## [EXERCISE]
Copy out all of the records. Keep every word exact.

[Collected data]

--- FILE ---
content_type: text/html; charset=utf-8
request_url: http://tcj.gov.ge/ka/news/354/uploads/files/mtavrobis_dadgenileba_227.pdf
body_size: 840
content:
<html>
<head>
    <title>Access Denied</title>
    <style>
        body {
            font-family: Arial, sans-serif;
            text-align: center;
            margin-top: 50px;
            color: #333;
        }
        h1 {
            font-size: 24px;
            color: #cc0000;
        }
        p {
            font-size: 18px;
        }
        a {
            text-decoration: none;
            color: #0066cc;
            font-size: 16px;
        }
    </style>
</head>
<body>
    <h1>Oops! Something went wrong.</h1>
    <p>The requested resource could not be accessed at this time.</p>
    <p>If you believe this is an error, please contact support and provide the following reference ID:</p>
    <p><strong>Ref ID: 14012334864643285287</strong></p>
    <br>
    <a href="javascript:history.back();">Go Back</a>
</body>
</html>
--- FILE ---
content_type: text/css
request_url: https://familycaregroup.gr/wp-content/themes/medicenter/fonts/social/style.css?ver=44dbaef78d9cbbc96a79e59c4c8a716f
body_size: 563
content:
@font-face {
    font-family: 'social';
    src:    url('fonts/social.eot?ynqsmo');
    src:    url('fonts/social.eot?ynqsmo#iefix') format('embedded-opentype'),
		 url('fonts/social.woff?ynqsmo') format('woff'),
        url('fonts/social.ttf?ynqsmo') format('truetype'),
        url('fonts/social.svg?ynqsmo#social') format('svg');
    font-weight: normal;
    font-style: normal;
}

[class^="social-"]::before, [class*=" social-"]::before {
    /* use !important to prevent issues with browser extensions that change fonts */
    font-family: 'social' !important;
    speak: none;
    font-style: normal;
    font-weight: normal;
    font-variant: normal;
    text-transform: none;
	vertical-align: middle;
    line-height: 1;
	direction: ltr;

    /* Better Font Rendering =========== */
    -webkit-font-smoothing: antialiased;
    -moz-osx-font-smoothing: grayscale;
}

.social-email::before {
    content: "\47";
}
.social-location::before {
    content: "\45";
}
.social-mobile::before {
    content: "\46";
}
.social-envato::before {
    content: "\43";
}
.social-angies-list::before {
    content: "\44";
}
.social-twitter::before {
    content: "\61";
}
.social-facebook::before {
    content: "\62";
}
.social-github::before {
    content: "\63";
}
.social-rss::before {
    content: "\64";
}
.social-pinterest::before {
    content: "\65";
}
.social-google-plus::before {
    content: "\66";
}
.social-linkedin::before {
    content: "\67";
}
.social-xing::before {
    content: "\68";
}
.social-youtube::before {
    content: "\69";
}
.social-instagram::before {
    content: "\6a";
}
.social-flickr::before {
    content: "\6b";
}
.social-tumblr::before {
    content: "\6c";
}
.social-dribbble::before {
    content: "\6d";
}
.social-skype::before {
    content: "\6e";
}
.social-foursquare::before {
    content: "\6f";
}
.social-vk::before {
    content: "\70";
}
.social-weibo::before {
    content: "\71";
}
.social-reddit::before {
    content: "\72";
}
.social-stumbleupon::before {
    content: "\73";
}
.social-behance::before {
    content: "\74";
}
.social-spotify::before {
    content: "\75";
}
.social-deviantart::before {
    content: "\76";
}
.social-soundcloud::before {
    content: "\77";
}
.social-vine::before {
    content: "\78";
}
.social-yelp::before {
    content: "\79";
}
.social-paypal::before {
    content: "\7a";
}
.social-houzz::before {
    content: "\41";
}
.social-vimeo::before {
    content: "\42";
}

## [FINAL ANSWER]
--- FILE ---
content_type: text/html; charset=utf-8
request_url: http://tcj.gov.ge/ka/news/354/uploads/files/mtavrobis_dadgenileba_227.pdf
body_size: 840
content:
<html>
<head>
    <title>Access Denied</title>
    <style>
        body {
            font-family: Arial, sans-serif;
            text-align: center;
            margin-top: 50px;
            color: #333;
        }
        h1 {
            font-size: 24px;
            color: #cc0000;
        }
        p {
            font-size: 18px;
        }
        a {
            text-decoration: none;
            color: #0066cc;
            font-size: 16px;
        }
    </style>
</head>
<body>
    <h1>Oops! Something went wrong.</h1>
    <p>The requested resource could not be accessed at this time.</p>
    <p>If you believe this is an error, please contact support and provide the following reference ID:</p>
    <p><strong>Ref ID: 14012334864643285287</strong></p>
    <br>
    <a href="javascript:history.back();">Go Back</a>
</body>
</html>
--- FILE ---
content_type: text/css
request_url: https://familycaregroup.gr/wp-content/themes/medicenter/fonts/social/style.css?ver=44dbaef78d9cbbc96a79e59c4c8a716f
body_size: 563
content:
@font-face {
    font-family: 'social';
    src:    url('fonts/social.eot?ynqsmo');
    src:    url('fonts/social.eot?ynqsmo#iefix') format('embedded-opentype'),
		 url('fonts/social.woff?ynqsmo') format('woff'),
        url('fonts/social.ttf?ynqsmo') format('truetype'),
        url('fonts/social.svg?ynqsmo#social') format('svg');
    font-weight: normal;
    font-style: normal;
}

[class^="social-"]::before, [class*=" social-"]::before {
    /* use !important to prevent issues with browser extensions that change fonts */
    font-family: 'social' !important;
    speak: none;
    font-style: normal;
    font-weight: normal;
    font-variant: normal;
    text-transform: none;
	vertical-align: middle;
    line-height: 1;
	direction: ltr;

    /* Better Font Rendering =========== */
    -webkit-font-smoothing: antialiased;
    -moz-osx-font-smoothing: grayscale;
}

.social-email::before {
    content: "\47";
}
.social-location::before {
    content: "\45";
}
.social-mobile::before {
    content: "\46";
}
.social-envato::before {
    content: "\43";
}
.social-angies-list::before {
    content: "\44";
}
.social-twitter::before {
    content: "\61";
}
.social-facebook::before {
    content: "\62";
}
.social-github::before {
    content: "\63";
}
.social-rss::before {
    content: "\64";
}
.social-pinterest::before {
    content: "\65";
}
.social-google-plus::before {
    content: "\66";
}
.social-linkedin::before {
    content: "\67";
}
.social-xing::before {
    content: "\68";
}
.social-youtube::before {
    content: "\69";
}
.social-instagram::before {
    content: "\6a";
}
.social-flickr::before {
    content: "\6b";
}
.social-tumblr::before {
    content: "\6c";
}
.social-dribbble::before {
    content: "\6d";
}
.social-skype::before {
    content: "\6e";
}
.social-foursquare::before {
    content: "\6f";
}
.social-vk::before {
    content: "\70";
}
.social-weibo::before {
    content: "\71";
}
.social-reddit::before {
    content: "\72";
}
.social-stumbleupon::before {
    content: "\73";
}
.social-behance::before {
    content: "\74";
}
.social-spotify::before {
    content: "\75";
}
.social-deviantart::before {
    content: "\76";
}
.social-soundcloud::before {
    content: "\77";
}
.social-vine::before {
    content: "\78";
}
.social-yelp::before {
    content: "\79";
}
.social-paypal::before {
    content: "\7a";
}
.social-houzz::before {
    content: "\41";
}
.social-vimeo::before {
    content: "\42";
}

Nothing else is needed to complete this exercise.